READING PASSAGE ▸
▼

= Task-focused interface =

The task-focused interface is a type of user interface which extends the desktop metaphor of the graphical user interface to make tasks, not files and folders, the primary unit of interaction. Instead of showing entire hierarchies of information, such as a tree of documents, a task-focused interface shows the subset of the tree that is relevant to the task-at-hand. This addresses the problem of information overload when dealing with large hierarchies, such as those in software systems or large sets of documents. The task-focused interface is composed of a mechanism which allows the user to specify the task being worked on and to switch between active tasks, a model of the task context such as a degree-of-interest (DOI) ranking, a focusing mechanism to filter or highlight the relevant documents. The task-focused interface has been validated with statistically significant increases to knowledge worker productivity. It has been broadly adopted by programmers and is a key part of the Eclipse integrated development environment. The technology is also referred to as the "task context" model and the "task-focused programming" paradigm.

== History ==

The task-focused interface was invented by Mik Kersten during his PhD at the University of British Columbia in 2004. Kersten previously worked on the aspect-oriented programming team at Xerox PARC and combined the idea of crosscutting aspects and task management. Early precursors to the task-focused interface include the attention-reactive interface metaphor and the "Edit & Read Wear" document editing tool.

▲

GIVEN ENTRIES ▸
▼

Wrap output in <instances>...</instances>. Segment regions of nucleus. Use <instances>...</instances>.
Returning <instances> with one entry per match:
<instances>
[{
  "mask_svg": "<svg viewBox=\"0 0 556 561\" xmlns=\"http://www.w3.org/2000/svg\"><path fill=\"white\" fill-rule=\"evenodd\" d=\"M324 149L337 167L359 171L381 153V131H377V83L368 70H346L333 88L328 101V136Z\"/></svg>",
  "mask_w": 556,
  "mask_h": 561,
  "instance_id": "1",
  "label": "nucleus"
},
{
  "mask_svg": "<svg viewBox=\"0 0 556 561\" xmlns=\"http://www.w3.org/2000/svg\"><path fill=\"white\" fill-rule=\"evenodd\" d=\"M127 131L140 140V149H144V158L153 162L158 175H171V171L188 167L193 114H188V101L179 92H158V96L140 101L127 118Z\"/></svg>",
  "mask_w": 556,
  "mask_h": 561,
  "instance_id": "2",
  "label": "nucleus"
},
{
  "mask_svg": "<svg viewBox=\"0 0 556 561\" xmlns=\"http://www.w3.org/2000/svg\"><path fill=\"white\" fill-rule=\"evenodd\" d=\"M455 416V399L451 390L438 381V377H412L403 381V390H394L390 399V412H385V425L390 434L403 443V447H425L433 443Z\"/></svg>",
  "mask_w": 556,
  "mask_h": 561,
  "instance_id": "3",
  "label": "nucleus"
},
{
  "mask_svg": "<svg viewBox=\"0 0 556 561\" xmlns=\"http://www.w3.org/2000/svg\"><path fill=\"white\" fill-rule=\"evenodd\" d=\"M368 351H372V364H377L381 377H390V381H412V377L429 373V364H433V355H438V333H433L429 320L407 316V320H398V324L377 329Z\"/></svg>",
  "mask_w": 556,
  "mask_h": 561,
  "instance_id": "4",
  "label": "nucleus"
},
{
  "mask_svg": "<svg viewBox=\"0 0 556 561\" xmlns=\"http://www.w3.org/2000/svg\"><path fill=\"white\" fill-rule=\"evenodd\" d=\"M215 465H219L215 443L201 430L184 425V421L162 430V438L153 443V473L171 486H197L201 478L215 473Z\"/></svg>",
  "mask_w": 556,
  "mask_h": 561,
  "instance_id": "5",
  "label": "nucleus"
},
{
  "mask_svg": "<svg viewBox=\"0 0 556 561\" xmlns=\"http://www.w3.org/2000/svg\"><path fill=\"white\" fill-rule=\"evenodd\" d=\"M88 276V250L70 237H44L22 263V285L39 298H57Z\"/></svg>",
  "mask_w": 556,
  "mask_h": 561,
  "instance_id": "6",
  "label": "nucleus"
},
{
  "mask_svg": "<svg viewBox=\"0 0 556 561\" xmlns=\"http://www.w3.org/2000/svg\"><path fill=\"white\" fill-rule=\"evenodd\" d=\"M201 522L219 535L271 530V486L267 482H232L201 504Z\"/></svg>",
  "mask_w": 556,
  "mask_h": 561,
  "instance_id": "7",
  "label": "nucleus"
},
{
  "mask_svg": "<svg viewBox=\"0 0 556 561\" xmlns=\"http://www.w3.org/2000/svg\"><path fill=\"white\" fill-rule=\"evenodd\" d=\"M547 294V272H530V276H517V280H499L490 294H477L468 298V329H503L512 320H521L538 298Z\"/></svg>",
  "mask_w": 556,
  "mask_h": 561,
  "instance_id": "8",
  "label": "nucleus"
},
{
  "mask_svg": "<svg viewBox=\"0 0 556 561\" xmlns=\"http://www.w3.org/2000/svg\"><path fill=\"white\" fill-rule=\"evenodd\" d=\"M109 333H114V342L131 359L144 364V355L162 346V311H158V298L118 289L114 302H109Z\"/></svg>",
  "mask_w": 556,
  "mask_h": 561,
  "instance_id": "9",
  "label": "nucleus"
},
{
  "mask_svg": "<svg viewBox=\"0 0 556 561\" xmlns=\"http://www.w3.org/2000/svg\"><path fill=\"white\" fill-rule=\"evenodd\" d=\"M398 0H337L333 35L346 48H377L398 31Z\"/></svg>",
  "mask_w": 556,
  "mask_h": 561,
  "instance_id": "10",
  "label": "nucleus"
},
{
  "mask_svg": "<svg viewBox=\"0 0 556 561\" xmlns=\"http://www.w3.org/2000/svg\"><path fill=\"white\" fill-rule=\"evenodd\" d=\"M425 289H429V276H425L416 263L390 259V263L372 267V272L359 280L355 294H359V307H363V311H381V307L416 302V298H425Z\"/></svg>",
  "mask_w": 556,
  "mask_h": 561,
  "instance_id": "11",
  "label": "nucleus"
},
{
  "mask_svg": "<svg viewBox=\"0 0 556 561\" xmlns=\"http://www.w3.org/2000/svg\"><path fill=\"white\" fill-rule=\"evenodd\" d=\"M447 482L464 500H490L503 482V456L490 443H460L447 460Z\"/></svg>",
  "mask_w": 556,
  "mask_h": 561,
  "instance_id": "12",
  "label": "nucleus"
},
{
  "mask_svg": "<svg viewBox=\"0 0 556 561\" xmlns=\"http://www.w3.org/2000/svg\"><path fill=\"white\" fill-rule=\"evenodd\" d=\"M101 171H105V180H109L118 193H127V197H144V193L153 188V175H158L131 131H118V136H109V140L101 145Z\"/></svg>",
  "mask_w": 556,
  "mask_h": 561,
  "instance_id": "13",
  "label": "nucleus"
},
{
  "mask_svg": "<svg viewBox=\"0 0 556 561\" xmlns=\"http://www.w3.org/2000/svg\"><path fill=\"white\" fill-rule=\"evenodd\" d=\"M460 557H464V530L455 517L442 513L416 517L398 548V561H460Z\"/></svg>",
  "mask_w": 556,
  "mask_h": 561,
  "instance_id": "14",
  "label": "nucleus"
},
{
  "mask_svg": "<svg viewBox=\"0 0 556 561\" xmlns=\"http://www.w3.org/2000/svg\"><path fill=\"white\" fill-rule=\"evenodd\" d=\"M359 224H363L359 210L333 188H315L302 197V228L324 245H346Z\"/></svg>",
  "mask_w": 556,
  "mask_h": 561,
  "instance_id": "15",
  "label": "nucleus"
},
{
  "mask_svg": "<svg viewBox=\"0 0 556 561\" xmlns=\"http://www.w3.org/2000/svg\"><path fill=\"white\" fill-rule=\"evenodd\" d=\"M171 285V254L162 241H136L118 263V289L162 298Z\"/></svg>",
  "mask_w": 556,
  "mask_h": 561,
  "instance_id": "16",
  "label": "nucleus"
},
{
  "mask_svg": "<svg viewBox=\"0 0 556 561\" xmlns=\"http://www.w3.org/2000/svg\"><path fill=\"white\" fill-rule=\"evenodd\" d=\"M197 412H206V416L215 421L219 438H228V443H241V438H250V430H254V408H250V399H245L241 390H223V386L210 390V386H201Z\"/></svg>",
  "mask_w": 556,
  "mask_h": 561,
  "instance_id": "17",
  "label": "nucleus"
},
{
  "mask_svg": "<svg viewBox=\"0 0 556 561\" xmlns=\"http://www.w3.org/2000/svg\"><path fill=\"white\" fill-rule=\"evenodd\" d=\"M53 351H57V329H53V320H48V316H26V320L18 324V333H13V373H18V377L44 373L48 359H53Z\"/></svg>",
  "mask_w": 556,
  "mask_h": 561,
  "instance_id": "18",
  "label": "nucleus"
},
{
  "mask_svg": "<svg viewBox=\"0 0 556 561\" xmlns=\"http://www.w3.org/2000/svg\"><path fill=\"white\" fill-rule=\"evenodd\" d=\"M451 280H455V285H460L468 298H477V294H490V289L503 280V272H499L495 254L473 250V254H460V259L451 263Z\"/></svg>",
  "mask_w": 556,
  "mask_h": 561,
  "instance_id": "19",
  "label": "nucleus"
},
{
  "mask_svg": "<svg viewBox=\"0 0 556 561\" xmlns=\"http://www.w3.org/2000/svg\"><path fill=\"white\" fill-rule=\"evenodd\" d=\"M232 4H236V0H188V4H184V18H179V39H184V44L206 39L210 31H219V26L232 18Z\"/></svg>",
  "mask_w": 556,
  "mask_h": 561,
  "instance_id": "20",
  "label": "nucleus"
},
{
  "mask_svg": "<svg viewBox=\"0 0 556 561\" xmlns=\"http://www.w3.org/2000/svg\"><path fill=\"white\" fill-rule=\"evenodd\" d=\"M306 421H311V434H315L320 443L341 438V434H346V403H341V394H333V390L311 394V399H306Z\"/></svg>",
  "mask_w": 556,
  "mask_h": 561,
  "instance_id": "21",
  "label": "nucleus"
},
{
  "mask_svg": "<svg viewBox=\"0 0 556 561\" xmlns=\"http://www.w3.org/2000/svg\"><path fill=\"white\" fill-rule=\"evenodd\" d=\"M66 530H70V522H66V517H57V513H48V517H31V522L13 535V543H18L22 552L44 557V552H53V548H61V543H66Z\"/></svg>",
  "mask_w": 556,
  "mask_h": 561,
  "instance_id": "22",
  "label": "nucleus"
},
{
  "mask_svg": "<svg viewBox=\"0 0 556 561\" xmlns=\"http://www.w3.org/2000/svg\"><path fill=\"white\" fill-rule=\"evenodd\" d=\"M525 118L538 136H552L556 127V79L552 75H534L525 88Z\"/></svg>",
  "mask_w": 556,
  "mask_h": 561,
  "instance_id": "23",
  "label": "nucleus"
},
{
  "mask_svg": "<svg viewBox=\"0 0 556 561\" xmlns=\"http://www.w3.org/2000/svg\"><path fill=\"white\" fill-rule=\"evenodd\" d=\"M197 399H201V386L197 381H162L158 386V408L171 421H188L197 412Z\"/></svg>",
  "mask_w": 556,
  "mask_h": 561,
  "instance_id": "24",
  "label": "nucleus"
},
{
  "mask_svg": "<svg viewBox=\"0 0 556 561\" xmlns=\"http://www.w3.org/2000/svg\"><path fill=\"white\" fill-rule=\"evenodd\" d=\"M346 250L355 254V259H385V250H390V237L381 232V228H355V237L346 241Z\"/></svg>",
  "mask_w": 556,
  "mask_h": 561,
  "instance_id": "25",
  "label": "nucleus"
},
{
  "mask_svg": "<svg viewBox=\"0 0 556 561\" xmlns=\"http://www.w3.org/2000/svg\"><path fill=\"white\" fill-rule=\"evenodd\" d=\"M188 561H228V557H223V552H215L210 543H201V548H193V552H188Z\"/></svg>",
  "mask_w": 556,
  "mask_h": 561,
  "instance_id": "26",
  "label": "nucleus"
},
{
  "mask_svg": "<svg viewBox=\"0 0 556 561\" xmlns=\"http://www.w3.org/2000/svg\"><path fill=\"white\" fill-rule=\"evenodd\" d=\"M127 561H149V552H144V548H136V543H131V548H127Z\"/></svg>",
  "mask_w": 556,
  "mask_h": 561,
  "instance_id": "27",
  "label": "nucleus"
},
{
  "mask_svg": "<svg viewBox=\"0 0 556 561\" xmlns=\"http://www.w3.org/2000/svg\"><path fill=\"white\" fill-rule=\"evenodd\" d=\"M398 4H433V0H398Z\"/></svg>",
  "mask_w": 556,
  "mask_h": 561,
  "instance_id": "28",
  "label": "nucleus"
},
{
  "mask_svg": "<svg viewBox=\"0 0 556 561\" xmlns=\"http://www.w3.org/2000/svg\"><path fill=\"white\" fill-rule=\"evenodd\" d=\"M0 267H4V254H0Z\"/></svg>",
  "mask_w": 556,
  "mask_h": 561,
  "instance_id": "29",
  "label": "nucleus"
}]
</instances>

▲

DIRECTIONS FOR THIS TASK ▸ Copy out the part of the task-focused interface text starting with "The task-focused interface was" and going on through "document editing tool.".

EXERCISE SOLUTION ▸
The task-focused interface was invented by Mik Kersten during his PhD at the University of British Columbia in 2004. Kersten previously worked on the aspect-oriented programming team at Xerox PARC and combined the idea of crosscutting aspects and task management. Early precursors to the task-focused interface include the attention-reactive interface metaphor and the "Edit & Read Wear" document editing tool.